Exercise objective
Will you quote only the lines starting at the one that contains "Which of these" and ending with the last line of the listing below, inclusive?

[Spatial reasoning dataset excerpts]

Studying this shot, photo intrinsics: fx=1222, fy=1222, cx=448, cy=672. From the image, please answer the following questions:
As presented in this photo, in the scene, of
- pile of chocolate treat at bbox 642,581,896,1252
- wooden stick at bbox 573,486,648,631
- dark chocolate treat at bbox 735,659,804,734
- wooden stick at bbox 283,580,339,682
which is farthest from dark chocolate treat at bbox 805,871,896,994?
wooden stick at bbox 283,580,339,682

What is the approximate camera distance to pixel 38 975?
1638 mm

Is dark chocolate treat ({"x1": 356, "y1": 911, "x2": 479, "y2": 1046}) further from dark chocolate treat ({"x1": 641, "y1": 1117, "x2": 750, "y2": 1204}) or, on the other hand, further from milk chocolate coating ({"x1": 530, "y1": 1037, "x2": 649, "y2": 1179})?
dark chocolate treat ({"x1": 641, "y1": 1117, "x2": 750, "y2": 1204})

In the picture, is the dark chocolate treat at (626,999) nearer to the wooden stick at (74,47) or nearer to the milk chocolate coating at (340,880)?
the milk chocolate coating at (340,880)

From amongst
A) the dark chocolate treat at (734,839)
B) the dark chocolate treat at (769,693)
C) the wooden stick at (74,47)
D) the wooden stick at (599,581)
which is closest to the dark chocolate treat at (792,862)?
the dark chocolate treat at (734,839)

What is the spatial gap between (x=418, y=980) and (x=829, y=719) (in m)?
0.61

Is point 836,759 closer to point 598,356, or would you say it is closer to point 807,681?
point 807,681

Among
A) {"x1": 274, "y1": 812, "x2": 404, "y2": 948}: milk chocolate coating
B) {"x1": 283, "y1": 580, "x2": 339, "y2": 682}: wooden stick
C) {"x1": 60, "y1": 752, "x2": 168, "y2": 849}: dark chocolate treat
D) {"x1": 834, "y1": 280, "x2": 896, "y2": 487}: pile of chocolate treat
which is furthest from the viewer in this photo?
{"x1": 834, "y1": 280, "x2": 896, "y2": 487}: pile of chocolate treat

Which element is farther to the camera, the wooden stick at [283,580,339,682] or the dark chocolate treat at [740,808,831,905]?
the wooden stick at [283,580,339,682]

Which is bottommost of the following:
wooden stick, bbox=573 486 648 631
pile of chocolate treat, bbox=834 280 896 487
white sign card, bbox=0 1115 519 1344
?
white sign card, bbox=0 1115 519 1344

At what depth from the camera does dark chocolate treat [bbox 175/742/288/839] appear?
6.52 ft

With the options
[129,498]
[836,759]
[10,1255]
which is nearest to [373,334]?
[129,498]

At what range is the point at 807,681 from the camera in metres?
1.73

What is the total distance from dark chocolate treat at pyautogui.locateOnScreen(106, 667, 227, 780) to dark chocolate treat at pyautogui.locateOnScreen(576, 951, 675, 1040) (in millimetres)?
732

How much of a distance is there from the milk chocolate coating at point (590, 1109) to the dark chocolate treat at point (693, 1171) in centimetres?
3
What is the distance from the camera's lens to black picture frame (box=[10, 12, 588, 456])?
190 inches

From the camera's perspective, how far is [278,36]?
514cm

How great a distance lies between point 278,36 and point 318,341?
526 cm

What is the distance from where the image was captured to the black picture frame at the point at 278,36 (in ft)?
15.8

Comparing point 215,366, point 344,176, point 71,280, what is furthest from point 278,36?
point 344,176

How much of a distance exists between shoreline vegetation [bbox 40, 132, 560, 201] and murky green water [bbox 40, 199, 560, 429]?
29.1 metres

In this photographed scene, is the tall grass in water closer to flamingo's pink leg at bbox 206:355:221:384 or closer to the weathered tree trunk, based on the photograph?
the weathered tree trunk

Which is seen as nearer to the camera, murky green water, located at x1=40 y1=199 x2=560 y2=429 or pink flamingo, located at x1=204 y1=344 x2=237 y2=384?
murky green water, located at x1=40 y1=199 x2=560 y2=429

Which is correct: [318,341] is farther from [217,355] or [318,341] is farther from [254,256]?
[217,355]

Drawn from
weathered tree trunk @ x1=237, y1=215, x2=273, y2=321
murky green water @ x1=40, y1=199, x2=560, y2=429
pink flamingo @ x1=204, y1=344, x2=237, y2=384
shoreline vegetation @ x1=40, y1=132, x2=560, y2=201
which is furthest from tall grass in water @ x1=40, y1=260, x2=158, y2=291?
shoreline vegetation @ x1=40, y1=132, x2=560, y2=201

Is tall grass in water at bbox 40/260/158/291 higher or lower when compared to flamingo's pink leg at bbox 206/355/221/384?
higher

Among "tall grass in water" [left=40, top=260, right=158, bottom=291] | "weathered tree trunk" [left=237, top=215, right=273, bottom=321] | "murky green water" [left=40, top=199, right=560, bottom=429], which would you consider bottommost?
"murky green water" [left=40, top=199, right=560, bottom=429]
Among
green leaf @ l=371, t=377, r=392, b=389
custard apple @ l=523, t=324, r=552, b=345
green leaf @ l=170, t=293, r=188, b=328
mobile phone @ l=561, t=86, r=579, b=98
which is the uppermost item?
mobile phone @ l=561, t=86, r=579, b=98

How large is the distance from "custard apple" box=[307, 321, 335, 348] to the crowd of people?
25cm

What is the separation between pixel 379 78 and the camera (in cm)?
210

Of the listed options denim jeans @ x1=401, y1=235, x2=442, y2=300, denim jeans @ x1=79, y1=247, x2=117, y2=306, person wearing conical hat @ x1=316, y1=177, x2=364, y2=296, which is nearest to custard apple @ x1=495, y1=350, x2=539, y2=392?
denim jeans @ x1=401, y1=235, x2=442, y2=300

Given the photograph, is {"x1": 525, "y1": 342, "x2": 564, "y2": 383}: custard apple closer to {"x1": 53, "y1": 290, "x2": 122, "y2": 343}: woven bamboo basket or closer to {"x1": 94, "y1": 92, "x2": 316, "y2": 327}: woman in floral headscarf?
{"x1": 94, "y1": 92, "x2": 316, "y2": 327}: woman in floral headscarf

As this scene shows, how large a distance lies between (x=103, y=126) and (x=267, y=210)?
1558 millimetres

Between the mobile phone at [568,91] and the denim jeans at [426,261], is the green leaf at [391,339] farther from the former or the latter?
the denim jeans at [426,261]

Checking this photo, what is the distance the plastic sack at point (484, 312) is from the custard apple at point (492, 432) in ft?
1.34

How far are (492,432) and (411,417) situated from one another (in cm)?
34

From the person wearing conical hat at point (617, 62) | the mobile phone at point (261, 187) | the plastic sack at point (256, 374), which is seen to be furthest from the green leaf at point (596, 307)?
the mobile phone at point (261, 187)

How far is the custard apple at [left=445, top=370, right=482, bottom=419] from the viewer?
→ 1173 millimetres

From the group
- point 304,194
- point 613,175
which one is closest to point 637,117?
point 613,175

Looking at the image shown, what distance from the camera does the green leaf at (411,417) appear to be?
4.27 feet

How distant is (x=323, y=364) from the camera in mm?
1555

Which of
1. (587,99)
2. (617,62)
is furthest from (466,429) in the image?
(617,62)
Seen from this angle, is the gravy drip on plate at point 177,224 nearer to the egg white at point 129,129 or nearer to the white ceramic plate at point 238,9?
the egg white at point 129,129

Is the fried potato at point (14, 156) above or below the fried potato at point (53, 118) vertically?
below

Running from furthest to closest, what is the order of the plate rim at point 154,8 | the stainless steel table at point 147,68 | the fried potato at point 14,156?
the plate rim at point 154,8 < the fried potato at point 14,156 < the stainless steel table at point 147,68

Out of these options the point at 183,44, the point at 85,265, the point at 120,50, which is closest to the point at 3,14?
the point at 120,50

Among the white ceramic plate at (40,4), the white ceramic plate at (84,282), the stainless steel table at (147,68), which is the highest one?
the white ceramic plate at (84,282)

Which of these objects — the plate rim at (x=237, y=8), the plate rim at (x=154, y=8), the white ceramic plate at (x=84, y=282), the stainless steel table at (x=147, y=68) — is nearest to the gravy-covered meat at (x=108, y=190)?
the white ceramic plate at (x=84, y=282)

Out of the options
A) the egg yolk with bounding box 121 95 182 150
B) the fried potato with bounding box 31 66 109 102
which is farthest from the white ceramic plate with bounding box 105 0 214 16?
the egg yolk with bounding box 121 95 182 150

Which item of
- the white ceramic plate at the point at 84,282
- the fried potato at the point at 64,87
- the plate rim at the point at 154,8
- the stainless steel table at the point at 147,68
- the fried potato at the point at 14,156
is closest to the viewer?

Result
Which of these objects — the plate rim at (x=237, y=8), the plate rim at (x=154, y=8), the white ceramic plate at (x=84, y=282), the stainless steel table at (x=147, y=68) — is nearest to the gravy-covered meat at (x=108, y=190)?
the white ceramic plate at (x=84, y=282)

Out of the options
A) the egg yolk with bounding box 121 95 182 150
B) the fried potato with bounding box 31 66 109 102
which is farthest from the white ceramic plate with bounding box 105 0 214 16?
the egg yolk with bounding box 121 95 182 150

Which item of
- the white ceramic plate at the point at 84,282
- the fried potato at the point at 64,87
- the plate rim at the point at 154,8
- the stainless steel table at the point at 147,68
- the fried potato at the point at 14,156
is closest to the viewer?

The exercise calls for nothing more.